Source data:
'''

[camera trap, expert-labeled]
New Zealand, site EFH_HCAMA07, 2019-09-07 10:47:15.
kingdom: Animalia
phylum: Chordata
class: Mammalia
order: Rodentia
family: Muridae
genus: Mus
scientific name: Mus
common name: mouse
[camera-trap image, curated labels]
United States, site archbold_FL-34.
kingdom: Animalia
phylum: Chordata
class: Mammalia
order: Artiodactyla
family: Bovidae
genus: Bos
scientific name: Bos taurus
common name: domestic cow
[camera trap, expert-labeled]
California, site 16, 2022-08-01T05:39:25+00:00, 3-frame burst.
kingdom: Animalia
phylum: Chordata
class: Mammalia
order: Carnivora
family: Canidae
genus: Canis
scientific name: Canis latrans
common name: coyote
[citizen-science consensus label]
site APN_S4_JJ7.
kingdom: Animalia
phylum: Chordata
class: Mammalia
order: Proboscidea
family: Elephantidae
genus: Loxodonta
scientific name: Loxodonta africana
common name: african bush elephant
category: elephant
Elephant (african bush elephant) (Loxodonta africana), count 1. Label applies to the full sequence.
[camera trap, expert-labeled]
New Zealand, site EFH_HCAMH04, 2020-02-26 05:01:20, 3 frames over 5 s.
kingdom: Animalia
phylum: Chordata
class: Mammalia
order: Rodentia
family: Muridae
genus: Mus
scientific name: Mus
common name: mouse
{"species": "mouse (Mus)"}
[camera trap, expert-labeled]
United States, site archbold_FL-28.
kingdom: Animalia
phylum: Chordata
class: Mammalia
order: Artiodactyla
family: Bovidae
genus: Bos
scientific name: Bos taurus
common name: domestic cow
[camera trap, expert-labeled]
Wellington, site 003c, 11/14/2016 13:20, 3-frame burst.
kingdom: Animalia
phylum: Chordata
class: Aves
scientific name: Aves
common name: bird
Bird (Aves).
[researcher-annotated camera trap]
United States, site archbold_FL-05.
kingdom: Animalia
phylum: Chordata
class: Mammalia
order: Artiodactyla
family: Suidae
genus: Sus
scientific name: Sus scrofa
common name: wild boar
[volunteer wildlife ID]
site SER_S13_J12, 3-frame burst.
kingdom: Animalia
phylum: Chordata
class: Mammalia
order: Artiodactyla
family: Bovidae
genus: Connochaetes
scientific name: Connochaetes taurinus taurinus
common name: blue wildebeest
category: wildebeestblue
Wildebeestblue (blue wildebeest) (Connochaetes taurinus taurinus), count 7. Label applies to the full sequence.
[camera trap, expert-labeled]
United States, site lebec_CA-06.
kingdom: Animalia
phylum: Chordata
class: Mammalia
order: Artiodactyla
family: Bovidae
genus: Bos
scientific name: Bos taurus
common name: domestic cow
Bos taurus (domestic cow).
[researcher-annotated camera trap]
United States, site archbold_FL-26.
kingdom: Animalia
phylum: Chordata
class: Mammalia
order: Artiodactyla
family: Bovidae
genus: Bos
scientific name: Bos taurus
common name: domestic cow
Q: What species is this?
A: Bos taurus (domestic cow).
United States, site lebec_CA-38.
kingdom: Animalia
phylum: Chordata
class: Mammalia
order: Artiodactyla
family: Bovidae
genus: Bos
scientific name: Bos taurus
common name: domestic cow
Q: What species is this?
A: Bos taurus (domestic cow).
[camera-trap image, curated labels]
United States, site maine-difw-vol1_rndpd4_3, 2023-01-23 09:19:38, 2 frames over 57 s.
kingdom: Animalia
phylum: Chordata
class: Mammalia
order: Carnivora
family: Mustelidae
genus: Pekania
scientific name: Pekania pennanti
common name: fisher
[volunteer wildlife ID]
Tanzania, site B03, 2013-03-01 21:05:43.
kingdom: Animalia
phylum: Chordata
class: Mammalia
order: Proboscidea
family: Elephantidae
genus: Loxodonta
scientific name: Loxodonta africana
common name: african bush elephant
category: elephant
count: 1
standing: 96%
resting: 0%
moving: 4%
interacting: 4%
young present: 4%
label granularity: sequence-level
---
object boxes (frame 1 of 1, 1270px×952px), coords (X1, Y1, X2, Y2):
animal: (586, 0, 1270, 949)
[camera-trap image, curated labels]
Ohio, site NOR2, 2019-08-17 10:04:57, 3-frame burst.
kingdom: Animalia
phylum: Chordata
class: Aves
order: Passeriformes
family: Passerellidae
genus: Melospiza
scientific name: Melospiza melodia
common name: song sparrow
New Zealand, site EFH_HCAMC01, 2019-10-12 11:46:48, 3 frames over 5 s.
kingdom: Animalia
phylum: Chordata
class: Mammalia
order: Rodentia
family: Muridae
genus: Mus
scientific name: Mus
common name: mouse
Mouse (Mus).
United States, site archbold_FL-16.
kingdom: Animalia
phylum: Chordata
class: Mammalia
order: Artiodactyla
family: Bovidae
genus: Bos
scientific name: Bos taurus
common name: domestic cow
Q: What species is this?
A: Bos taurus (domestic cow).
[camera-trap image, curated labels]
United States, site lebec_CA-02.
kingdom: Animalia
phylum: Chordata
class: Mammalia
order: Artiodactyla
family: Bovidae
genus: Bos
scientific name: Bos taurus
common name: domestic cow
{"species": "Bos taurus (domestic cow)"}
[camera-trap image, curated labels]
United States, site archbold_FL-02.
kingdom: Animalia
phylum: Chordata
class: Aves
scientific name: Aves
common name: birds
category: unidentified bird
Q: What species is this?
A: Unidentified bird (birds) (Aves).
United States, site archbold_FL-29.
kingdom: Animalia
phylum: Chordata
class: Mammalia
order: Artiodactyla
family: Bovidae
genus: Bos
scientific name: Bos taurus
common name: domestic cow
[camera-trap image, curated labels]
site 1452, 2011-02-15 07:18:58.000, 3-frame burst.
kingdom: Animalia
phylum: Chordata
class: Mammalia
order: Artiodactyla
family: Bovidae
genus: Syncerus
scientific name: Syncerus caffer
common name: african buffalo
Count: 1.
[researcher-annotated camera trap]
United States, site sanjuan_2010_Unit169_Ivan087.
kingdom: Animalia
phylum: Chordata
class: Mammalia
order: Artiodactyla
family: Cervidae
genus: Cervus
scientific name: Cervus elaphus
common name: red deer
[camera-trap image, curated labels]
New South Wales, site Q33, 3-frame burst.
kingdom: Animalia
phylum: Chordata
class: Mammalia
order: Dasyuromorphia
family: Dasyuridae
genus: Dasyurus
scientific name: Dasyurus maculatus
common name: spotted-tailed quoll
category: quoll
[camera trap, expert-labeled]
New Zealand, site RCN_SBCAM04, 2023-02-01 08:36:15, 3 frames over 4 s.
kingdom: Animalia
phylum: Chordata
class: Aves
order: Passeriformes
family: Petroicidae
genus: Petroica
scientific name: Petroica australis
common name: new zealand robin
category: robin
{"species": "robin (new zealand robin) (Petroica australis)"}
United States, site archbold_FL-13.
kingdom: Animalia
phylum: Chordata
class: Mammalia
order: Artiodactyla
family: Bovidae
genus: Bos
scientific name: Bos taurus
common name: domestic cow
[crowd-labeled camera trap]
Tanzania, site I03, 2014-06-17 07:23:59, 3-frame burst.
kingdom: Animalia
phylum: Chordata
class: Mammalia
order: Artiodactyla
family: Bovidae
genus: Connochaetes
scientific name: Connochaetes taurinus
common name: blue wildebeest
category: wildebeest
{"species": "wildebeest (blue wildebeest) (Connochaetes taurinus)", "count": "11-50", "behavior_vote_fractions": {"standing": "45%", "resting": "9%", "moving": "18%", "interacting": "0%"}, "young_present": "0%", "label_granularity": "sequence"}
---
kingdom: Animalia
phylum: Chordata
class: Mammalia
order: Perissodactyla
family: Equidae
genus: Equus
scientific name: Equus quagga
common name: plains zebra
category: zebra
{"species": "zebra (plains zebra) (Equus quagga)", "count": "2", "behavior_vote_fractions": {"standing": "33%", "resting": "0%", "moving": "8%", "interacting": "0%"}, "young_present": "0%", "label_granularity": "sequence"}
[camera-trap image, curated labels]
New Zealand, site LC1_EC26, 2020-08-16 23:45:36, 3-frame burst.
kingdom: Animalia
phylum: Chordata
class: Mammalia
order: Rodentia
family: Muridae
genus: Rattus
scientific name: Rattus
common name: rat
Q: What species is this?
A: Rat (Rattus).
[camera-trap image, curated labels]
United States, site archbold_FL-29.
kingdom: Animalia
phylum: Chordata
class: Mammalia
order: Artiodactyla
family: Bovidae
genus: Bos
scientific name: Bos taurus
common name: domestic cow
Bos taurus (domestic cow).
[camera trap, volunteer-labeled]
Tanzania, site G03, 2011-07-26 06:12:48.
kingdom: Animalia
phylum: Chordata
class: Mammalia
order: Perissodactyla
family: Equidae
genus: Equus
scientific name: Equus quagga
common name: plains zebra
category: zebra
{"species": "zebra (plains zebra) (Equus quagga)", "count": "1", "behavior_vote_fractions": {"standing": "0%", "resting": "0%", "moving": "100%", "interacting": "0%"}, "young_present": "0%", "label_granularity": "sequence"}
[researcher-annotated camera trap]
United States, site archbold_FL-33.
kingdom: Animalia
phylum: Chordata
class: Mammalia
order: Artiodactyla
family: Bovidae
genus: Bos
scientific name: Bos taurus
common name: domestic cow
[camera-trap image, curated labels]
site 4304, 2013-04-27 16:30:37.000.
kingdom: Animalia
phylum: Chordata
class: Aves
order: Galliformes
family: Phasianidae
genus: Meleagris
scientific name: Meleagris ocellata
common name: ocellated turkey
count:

'''

• _YOUR ASSIGNMENT_:
Would you copy exactly the lines from the one that contains "site 4304, 2013-04-27 16:30:37.000." through the final line of the records above, including both?

• _SOLUTION FOR THIS EXERCISE_:
site 4304, 2013-04-27 16:30:37.000.
kingdom: Animalia
phylum: Chordata
class: Aves
order: Galliformes
family: Phasianidae
genus: Meleagris
scientific name: Meleagris ocellata
common name: ocellated turkey
count:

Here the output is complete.